### Work instruction
Give back each entry exactly as written, apart from the pictures.

### Materials provided
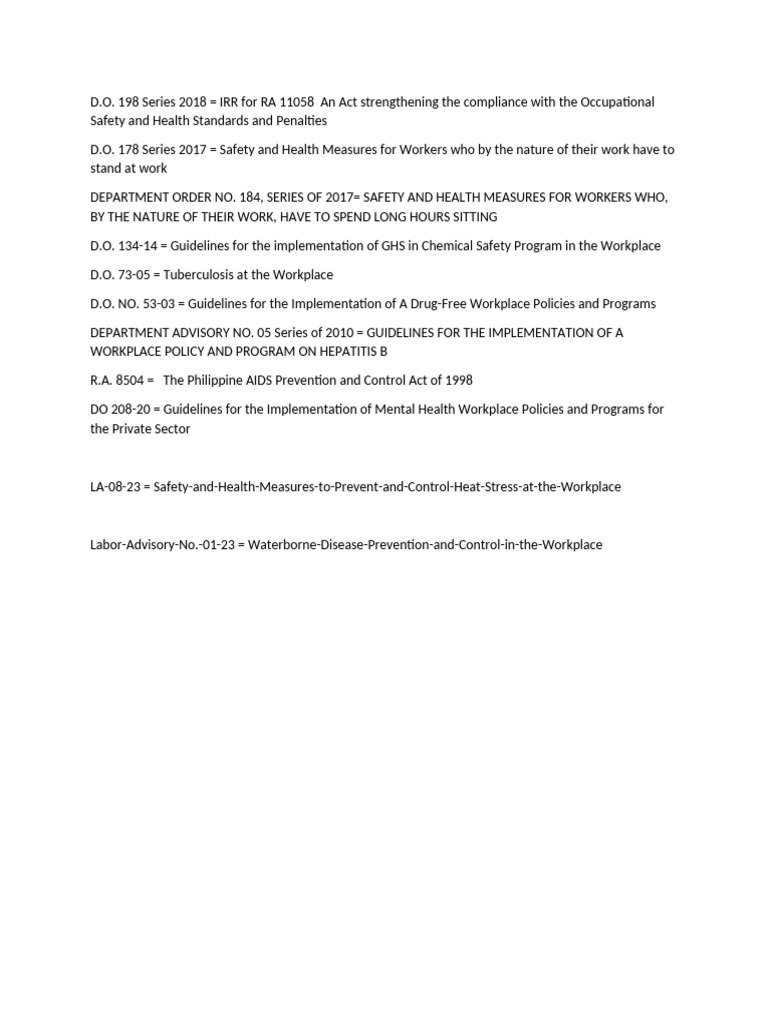 D.O. 198 Series 2018 = IRR for RA 11058 An Act strengthening the compliance with the Occupational Safety and Health Standards and Penalties

D.O. 178 Series 2017 = Safety and Health Measures for Workers who by the nature of their work have to stand at work

DEPARTMENT ORDER NO. 184, SERIES OF 2017= SAFETY AND HEALTH MEASURES FOR WORKERS WHO, BY THE NATURE OF THEIR WORK, HAVE TO SPEND LONG HOURS SITTING

D.O. 134-14 = Guidelines for the implementation of GHS in Chemical Safety Program in the Workplace

D.O. 73-05 = Tuberculosis at the Workplace

D.O. NO. 53-03 = Guidelines for the Implementation of A Drug-Free Workplace Policies and Programs

DEPARTMENT ADVISORY NO. 05 Series of 2010 = GUIDELINES FOR THE IMPLEMENTATION OF A WORKPLACE POLICY AND PROGRAM ON HEPATITIS B

R.A. 8504 = The Philippine AIDS Prevention and Control Act of 1998

DO 208-20 = Guidelines for the Implementation of Mental Health Workplace Policies and Programs for the Private Sector

LA-08-23 = Safety-and-Health-Measures-to-Prevent-and-Control-Heat-Stress-at-the-Workplace

Labor-Advisory-No.-01-23 = Waterborne-Disease-Prevention-and-Control-in-the-Workplace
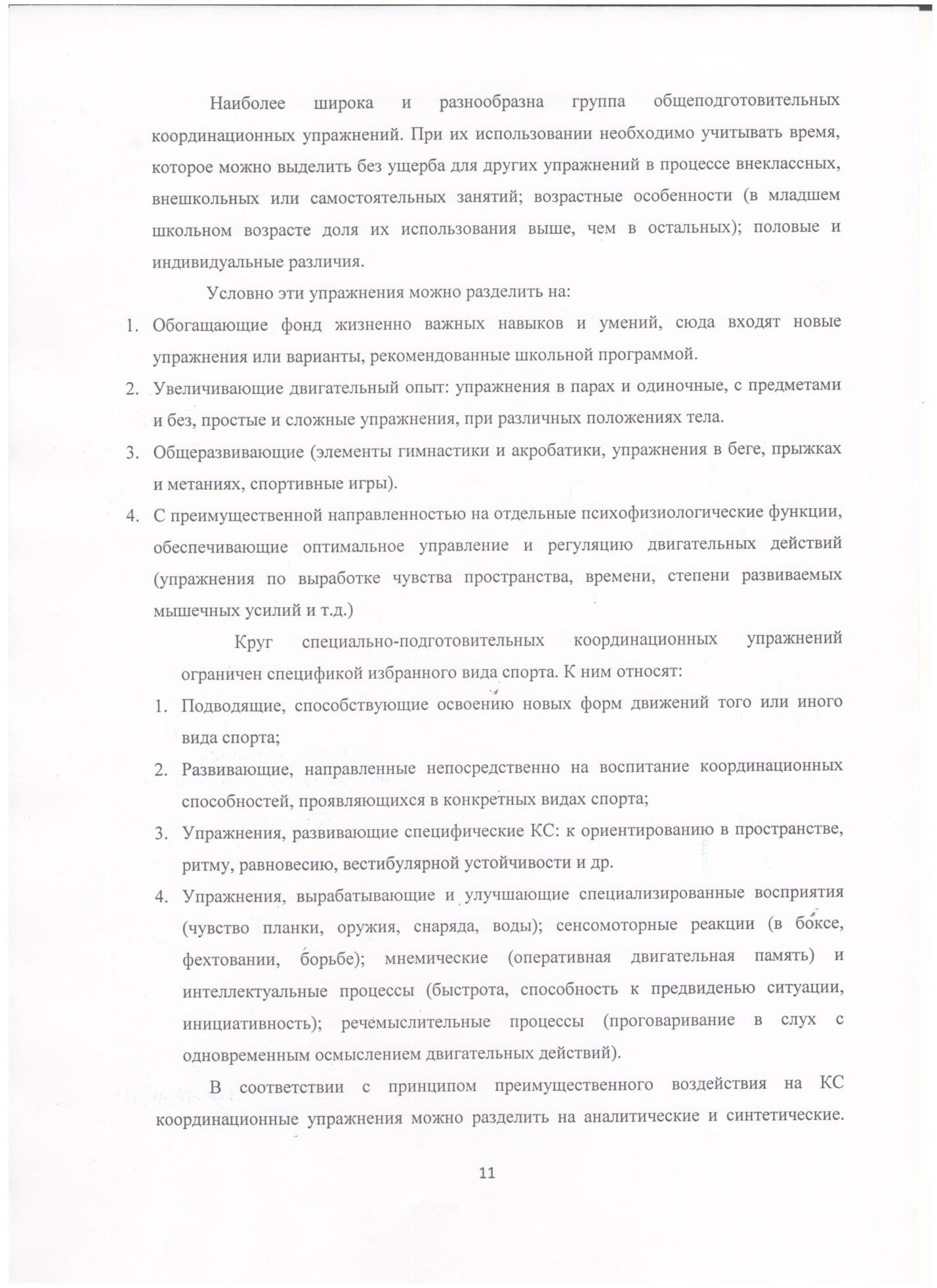 Наиболее широка и разнообразна группа общеподготовительных координационных упражнений. При их использовании необходимо учитывать время, которое можно выделить без ущерба для других упражнений в процессе внеклассных, внешкольных или самостоятельных занятий; возрастные особенности (в младшем школьном возрасте доля их использования выше, чем в остальных); половые и индивидуальные различия.

Условно эти упражнения можно разделить на:

1. Обогащающие фонд жизненно важных навыков и умений, сюда входят новые упражнения или варианты, рекомендованные школьной программой.
2. Увеличивающие двигательный опыт: упражнения в парах и одиночные, с предметами и без, простые и сложные упражнения, при различных положениях тела.
3. Общеразвивающие (элементы гимнастики и акробатики, упражнения в беге, прыжках и метаниях, спортивные игры).
4. С преимущественной направленностью на отдельные психофизиологические функции, обеспечивающие оптимальное управление и регуляцию двигательных действий (упражнения по выработке чувства пространства, времени, степени развиваемых мышечных усилий и т.д.)

Круг специально-подготовительных координационных упражнений ограничен спецификой избранного вида спорта. К ним относят:

1. Подводящие, способствующие освоению новых форм движений того или иного вида спорта;
2. Развивающие, направленные непосредственно на воспитание координационных способностей, проявляющихся в конкретных видах спорта;
3. Упражнения, развивающие специфические КС: к ориентированию в пространстве, ритму, равновесию, вестибулярной устойчивости и др.
4. Упражнения, вырабатывающие и улучшающие специализированные восприятия (чувство планки, оружия, снаряда, воды); сенсомоторные реакции (в боксе, фехтовании, борьбе); мнемические (оперативная двигательная память) и интеллектуальные процессы (быстрота, способность к предвиденью ситуации, инициативность); речемыслительные процессы (проговаривание в слух с одновременным осмыслением двигательных действий).

В соответствии с принципом преимущественного воздействия на КС координационные упражнения можно разделить на аналитические и синтетические.

11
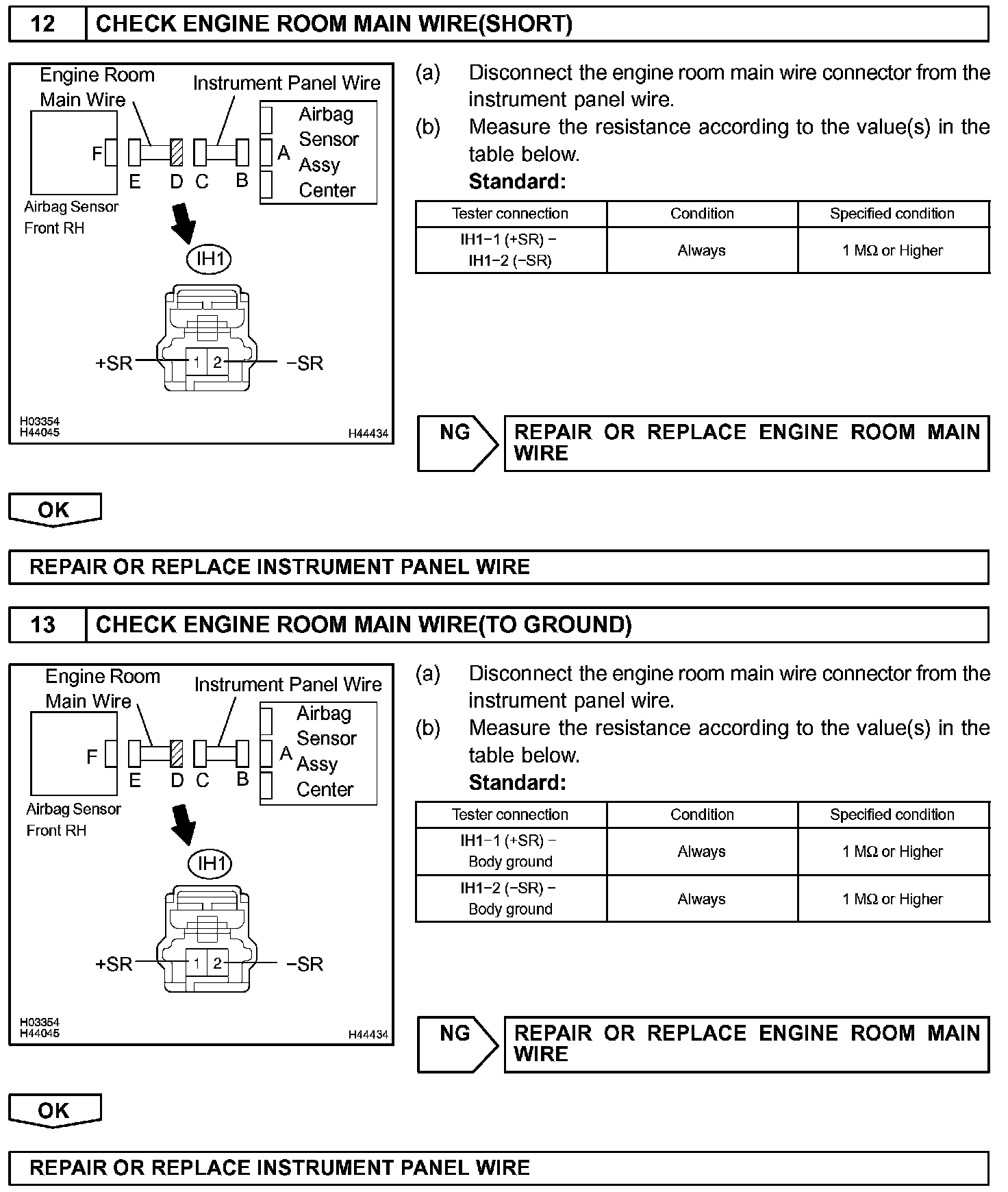 12 CHECK ENGINE ROOM MAIN WIRE(SHORT)

Engine Room Main Wire
Instrument Panel Wire
Airbag Sensor Assy Center
F
E D C B
A
Airbag Sensor Front RH
IH1
+SR 1 2 −SR
H03354
H44045
H44434

(a) Disconnect the engine room main wire connector from the instrument panel wire.
(b) Measure the resistance according to the value(s) in the table below.
Standard:

| Tester connection | Condition | Specified condition |
|---|---|---|
| IH1−1 (+SR) − IH1−2 (−SR) | Always | 1 MΩ or Higher |

NG REPAIR OR REPLACE ENGINE ROOM MAIN WIRE

OK

REPAIR OR REPLACE INSTRUMENT PANEL WIRE

13 CHECK ENGINE ROOM MAIN WIRE(TO GROUND)

Engine Room Main Wire
Instrument Panel Wire
Airbag Sensor Assy Center
F
E D C B
A
Airbag Sensor Front RH
IH1
+SR 1 2 −SR
H03354
H44045
H44434

(a) Disconnect the engine room main wire connector from the instrument panel wire.
(b) Measure the resistance according to the value(s) in the table below.
Standard:

| Tester connection | Condition | Specified condition |
|---|---|---|
| IH1−1 (+SR) − Body ground | Always | 1 MΩ or Higher |
| IH1−2 (−SR) − Body ground | Always | 1 MΩ or Higher |

NG REPAIR OR REPLACE ENGINE ROOM MAIN WIRE

OK

REPAIR OR REPLACE INSTRUMENT PANEL WIRE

### Your response
 D.O. 198 Series 2018 = IRR for RA 11058 An Act strengthening the compliance with the Occupational Safety and Health Standards and Penalties

D.O. 178 Series 2017 = Safety and Health Measures for Workers who by the nature of their work have to stand at work

DEPARTMENT ORDER NO. 184, SERIES OF 2017= SAFETY AND HEALTH MEASURES FOR WORKERS WHO, BY THE NATURE OF THEIR WORK, HAVE TO SPEND LONG HOURS SITTING

D.O. 134-14 = Guidelines for the implementation of GHS in Chemical Safety Program in the Workplace

D.O. 73-05 = Tuberculosis at the Workplace

D.O. NO. 53-03 = Guidelines for the Implementation of A Drug-Free Workplace Policies and Programs

DEPARTMENT ADVISORY NO. 05 Series of 2010 = GUIDELINES FOR THE IMPLEMENTATION OF A WORKPLACE POLICY AND PROGRAM ON HEPATITIS B

R.A. 8504 = The Philippine AIDS Prevention and Control Act of 1998

DO 208-20 = Guidelines for the Implementation of Mental Health Workplace Policies and Programs for the Private Sector

LA-08-23 = Safety-and-Health-Measures-to-Prevent-and-Control-Heat-Stress-at-the-Workplace

Labor-Advisory-No.-01-23 = Waterborne-Disease-Prevention-and-Control-in-the-Workplace
 Наиболее широка и разнообразна группа общеподготовительных координационных упражнений. При их использовании необходимо учитывать время, которое можно выделить без ущерба для других упражнений в процессе внеклассных, внешкольных или самостоятельных занятий; возрастные особенности (в младшем школьном возрасте доля их использования выше, чем в остальных); половые и индивидуальные различия.

Условно эти упражнения можно разделить на:

1. Обогащающие фонд жизненно важных навыков и умений, сюда входят новые упражнения или варианты, рекомендованные школьной программой.
2. Увеличивающие двигательный опыт: упражнения в парах и одиночные, с предметами и без, простые и сложные упражнения, при различных положениях тела.
3. Общеразвивающие (элементы гимнастики и акробатики, упражнения в беге, прыжках и метаниях, спортивные игры).
4. С преимущественной направленностью на отдельные психофизиологические функции, обеспечивающие оптимальное управление и регуляцию двигательных действий (упражнения по выработке чувства пространства, времени, степени развиваемых мышечных усилий и т.д.)

Круг специально-подготовительных координационных упражнений ограничен спецификой избранного вида спорта. К ним относят:

1. Подводящие, способствующие освоению новых форм движений того или иного вида спорта;
2. Развивающие, направленные непосредственно на воспитание координационных способностей, проявляющихся в конкретных видах спорта;
3. Упражнения, развивающие специфические КС: к ориентированию в пространстве, ритму, равновесию, вестибулярной устойчивости и др.
4. Упражнения, вырабатывающие и улучшающие специализированные восприятия (чувство планки, оружия, снаряда, воды); сенсомоторные реакции (в боксе, фехтовании, борьбе); мнемические (оперативная двигательная память) и интеллектуальные процессы (быстрота, способность к предвиденью ситуации, инициативность); речемыслительные процессы (проговаривание в слух с одновременным осмыслением двигательных действий).

В соответствии с принципом преимущественного воздействия на КС координационные упражнения можно разделить на аналитические и синтетические.

11
 12 CHECK ENGINE ROOM MAIN WIRE(SHORT)

Engine Room Main Wire
Instrument Panel Wire
Airbag Sensor Assy Center
F
E D C B
A
Airbag Sensor Front RH
IH1
+SR 1 2 −SR
H03354
H44045
H44434

(a) Disconnect the engine room main wire connector from the instrument panel wire.
(b) Measure the resistance according to the value(s) in the table below.
Standard:

| Tester connection | Condition | Specified condition |
|---|---|---|
| IH1−1 (+SR) − IH1−2 (−SR) | Always | 1 MΩ or Higher |

NG REPAIR OR REPLACE ENGINE ROOM MAIN WIRE

OK

REPAIR OR REPLACE INSTRUMENT PANEL WIRE

13 CHECK ENGINE ROOM MAIN WIRE(TO GROUND)

Engine Room Main Wire
Instrument Panel Wire
Airbag Sensor Assy Center
F
E D C B
A
Airbag Sensor Front RH
IH1
+SR 1 2 −SR
H03354
H44045
H44434

(a) Disconnect the engine room main wire connector from the instrument panel wire.
(b) Measure the resistance according to the value(s) in the table below.
Standard:

| Tester connection | Condition | Specified condition |
|---|---|---|
| IH1−1 (+SR) − Body ground | Always | 1 MΩ or Higher |
| IH1−2 (−SR) − Body ground | Always | 1 MΩ or Higher |

NG REPAIR OR REPLACE ENGINE ROOM MAIN WIRE

OK

REPAIR OR REPLACE INSTRUMENT PANEL WIRE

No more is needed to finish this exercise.